REQUIRED WORK: Whenever the string "charset" turns up in a line of the data below, copy that line.

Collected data

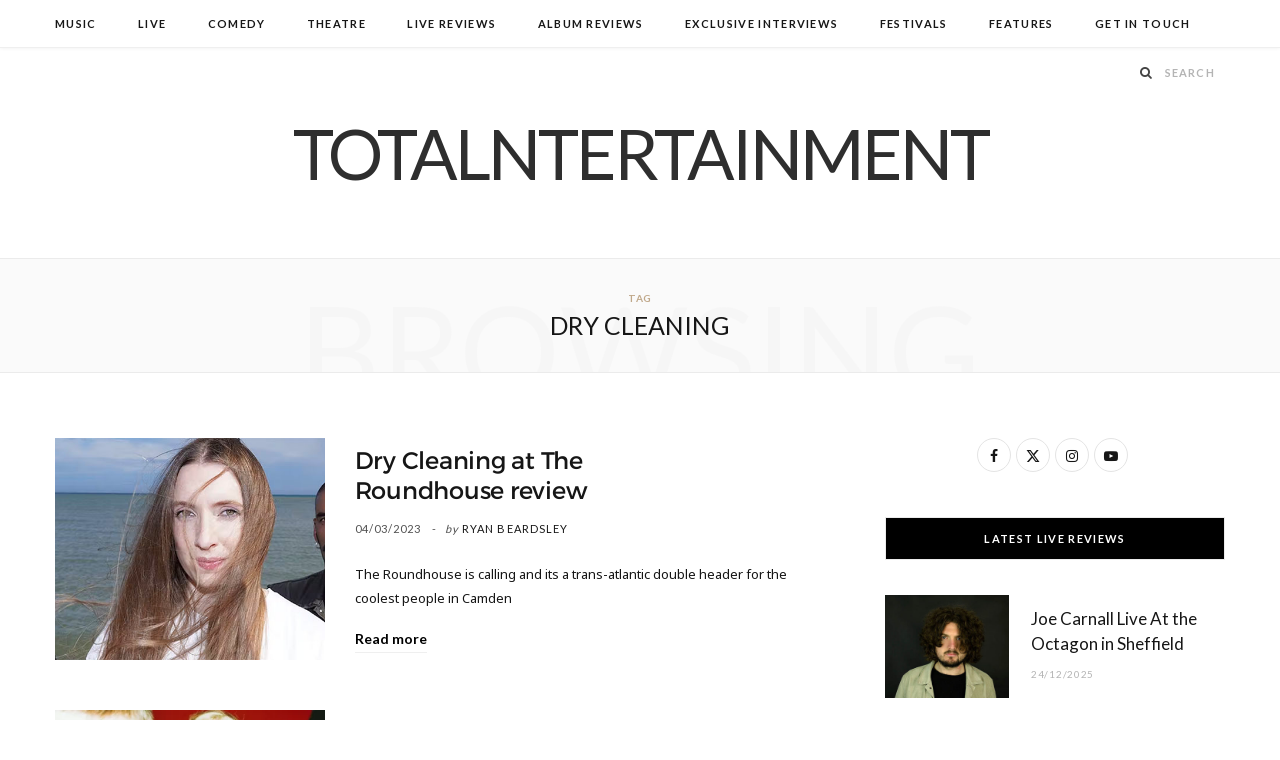

--- FILE ---
content_type: text/html; charset=utf-8
request_url: https://www.google.com/recaptcha/api2/aframe
body_size: 266
content:
<!DOCTYPE HTML><html><head><meta http-equiv="content-type" content="text/html; charset=UTF-8"></head><body><script nonce="H_hFGhfzyLzmHrz2zrvVYg">/** Anti-fraud and anti-abuse applications only. See google.com/recaptcha */ try{var clients={'sodar':'https://pagead2.googlesyndication.com/pagead/sodar?'};window.addEventListener("message",function(a){try{if(a.source===window.parent){var b=JSON.parse(a.data);var c=clients[b['id']];if(c){var d=document.createElement('img');d.src=c+b['params']+'&rc='+(localStorage.getItem("rc::a")?sessionStorage.getItem("rc::b"):"");window.document.body.appendChild(d);sessionStorage.setItem("rc::e",parseInt(sessionStorage.getItem("rc::e")||0)+1);localStorage.setItem("rc::h",'1768918618187');}}}catch(b){}});window.parent.postMessage("_grecaptcha_ready", "*");}catch(b){}</script></body></html>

RESPONSE:
content_type: text/html; charset=utf-8
<!DOCTYPE HTML><html><head><meta http-equiv="content-type" content="text/html; charset=UTF-8"></head><body><script nonce="H_hFGhfzyLzmHrz2zrvVYg">/** Anti-fraud and anti-abuse applications only. See google.com/recaptcha */ try{var clients={'sodar':'https://pagead2.googlesyndication.com/pagead/sodar?'};window.addEventListener("message",function(a){try{if(a.source===window.parent){var b=JSON.parse(a.data);var c=clients[b['id']];if(c){var d=document.createElement('img');d.src=c+b['params']+'&rc='+(localStorage.getItem("rc::a")?sessionStorage.getItem("rc::b"):"");window.document.body.appendChild(d);sessionStorage.setItem("rc::e",parseInt(sessionStorage.getItem("rc::e")||0)+1);localStorage.setItem("rc::h",'1768918618187');}}}catch(b){}});window.parent.postMessage("_grecaptcha_ready", "*");}catch(b){}</script></body></html>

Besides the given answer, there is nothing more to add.